### [Texto apresentado]
<<<<

Assim, a Requerente tem o ónus de alegar os factos que consubstanciam os vícios arguidos, sob pena de o Tribunal não os poder conhecer por carência de causa de pedir.

Por outro lado, nem tão pouco constitui forma atendível de efectuar a arguição de um vício de violação de lei, a mera invocação do preceito legal pretensamente violado, desacompanhada da especificação das razões pelas quais a Requerente sustenta que o acto impugnado violou essa disposição legal.

Nessa medida, de uma leitura atenta da P.I. não se vislumbram as razões de facto em que assenta a arguição do vício de incompetência absoluta, aduzido pela Requerente.

Com efeito, a Requerente não invoca factos consubstanciadores do aduzido vício de incompetência absoluta.

>>>>

### [Objetivo do exercício]
Resuma o texto apresentado em duas frases.

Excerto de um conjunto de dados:
<<<<

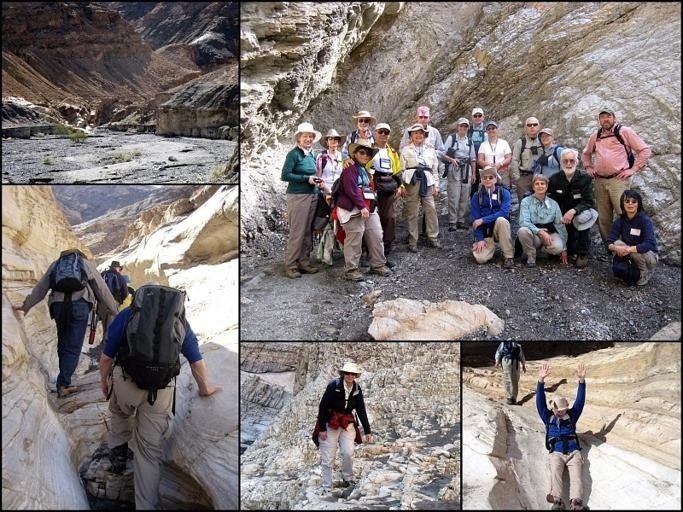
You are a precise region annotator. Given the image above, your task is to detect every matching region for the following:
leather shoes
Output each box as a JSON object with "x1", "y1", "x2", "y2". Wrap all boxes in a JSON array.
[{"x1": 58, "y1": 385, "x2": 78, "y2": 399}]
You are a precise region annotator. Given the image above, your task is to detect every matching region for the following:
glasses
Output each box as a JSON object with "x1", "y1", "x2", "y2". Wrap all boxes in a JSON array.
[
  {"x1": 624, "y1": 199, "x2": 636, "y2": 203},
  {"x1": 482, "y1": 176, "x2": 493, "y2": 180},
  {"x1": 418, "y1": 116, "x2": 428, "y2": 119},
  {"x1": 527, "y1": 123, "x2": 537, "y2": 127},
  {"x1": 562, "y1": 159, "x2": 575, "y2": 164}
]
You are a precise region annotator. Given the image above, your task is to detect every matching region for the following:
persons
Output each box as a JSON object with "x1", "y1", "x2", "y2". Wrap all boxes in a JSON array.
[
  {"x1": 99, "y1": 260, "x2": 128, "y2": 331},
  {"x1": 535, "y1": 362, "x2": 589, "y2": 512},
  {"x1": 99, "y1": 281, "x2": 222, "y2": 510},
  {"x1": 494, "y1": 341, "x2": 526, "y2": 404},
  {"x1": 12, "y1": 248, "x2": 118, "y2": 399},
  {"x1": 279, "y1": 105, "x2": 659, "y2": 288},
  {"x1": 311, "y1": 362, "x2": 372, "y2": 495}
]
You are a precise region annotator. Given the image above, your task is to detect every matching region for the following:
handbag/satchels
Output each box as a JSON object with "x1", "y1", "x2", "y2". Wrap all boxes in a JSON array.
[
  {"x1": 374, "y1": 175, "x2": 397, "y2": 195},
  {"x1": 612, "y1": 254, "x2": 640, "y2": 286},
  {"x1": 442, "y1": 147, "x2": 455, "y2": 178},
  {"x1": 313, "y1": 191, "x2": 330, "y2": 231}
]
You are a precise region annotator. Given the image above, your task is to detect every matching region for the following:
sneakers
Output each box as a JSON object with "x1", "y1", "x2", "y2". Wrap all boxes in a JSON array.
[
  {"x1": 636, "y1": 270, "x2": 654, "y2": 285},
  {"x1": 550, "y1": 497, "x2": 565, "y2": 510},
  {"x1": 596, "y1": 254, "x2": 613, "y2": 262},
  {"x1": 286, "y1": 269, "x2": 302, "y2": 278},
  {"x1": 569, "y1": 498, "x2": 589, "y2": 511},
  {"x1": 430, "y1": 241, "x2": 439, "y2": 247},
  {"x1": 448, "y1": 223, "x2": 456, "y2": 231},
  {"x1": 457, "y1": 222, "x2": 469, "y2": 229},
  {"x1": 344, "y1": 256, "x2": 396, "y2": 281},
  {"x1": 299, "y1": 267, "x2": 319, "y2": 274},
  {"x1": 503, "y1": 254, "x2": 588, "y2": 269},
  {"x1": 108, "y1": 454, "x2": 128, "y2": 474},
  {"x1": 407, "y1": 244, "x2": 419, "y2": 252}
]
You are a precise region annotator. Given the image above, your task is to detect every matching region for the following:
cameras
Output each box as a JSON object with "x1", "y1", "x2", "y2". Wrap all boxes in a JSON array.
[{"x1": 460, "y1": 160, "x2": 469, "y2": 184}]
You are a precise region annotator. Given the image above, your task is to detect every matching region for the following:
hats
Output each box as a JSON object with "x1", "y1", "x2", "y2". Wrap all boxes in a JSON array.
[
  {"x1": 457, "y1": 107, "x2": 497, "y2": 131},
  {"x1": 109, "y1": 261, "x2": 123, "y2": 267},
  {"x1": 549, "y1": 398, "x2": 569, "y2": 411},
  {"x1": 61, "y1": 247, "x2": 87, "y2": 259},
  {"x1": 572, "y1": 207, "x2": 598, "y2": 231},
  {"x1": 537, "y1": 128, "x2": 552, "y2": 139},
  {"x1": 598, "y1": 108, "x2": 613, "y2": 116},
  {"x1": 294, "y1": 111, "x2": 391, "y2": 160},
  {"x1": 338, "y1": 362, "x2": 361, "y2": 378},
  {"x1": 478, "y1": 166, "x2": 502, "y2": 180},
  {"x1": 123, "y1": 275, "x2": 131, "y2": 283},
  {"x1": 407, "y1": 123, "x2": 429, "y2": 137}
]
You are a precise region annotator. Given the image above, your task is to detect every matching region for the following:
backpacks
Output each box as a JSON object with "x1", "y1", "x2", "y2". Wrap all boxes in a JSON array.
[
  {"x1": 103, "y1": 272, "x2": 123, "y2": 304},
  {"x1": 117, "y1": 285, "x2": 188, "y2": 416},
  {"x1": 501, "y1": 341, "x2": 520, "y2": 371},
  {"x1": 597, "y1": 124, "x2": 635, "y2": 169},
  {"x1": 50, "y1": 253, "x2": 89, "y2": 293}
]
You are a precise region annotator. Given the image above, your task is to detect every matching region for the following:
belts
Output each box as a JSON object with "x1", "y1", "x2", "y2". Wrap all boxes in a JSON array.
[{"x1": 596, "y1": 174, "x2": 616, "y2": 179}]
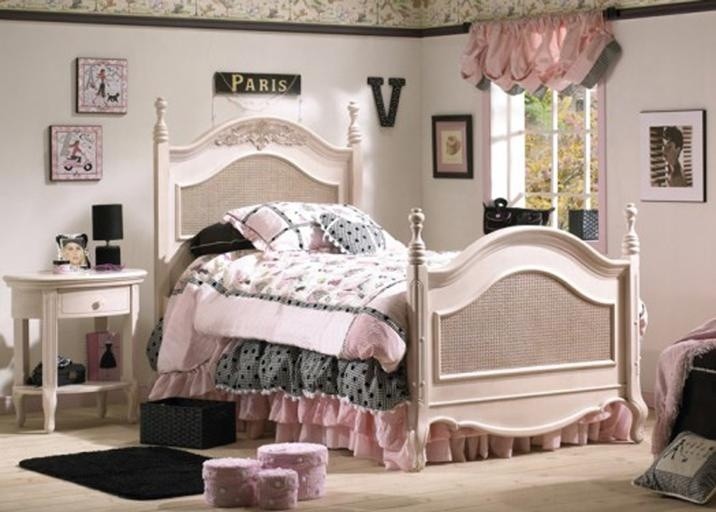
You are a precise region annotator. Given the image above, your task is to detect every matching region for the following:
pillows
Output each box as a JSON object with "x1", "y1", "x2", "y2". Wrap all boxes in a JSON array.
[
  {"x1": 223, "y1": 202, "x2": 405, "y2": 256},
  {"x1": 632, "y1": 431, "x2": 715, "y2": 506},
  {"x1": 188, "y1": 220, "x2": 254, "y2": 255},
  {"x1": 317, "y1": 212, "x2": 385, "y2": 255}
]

>>>>

### [Resolução da tarefa]
Cabe à Requerente o ónus de alegar os factos que consubstanciam os vícios arguidos, sob pena de o Tribunal não os poder conhecer, e a mera invocação do preceito legal pretensamente violado, sem a especificação das razões da violação, não constitui forma atendível de arguir um vício de violação de lei. Da leitura da P.I. não se vislumbram as razões de facto em que assenta a arguição do vício de incompetência absoluta, pois a Requerente não invoca factos que o consubstanciem.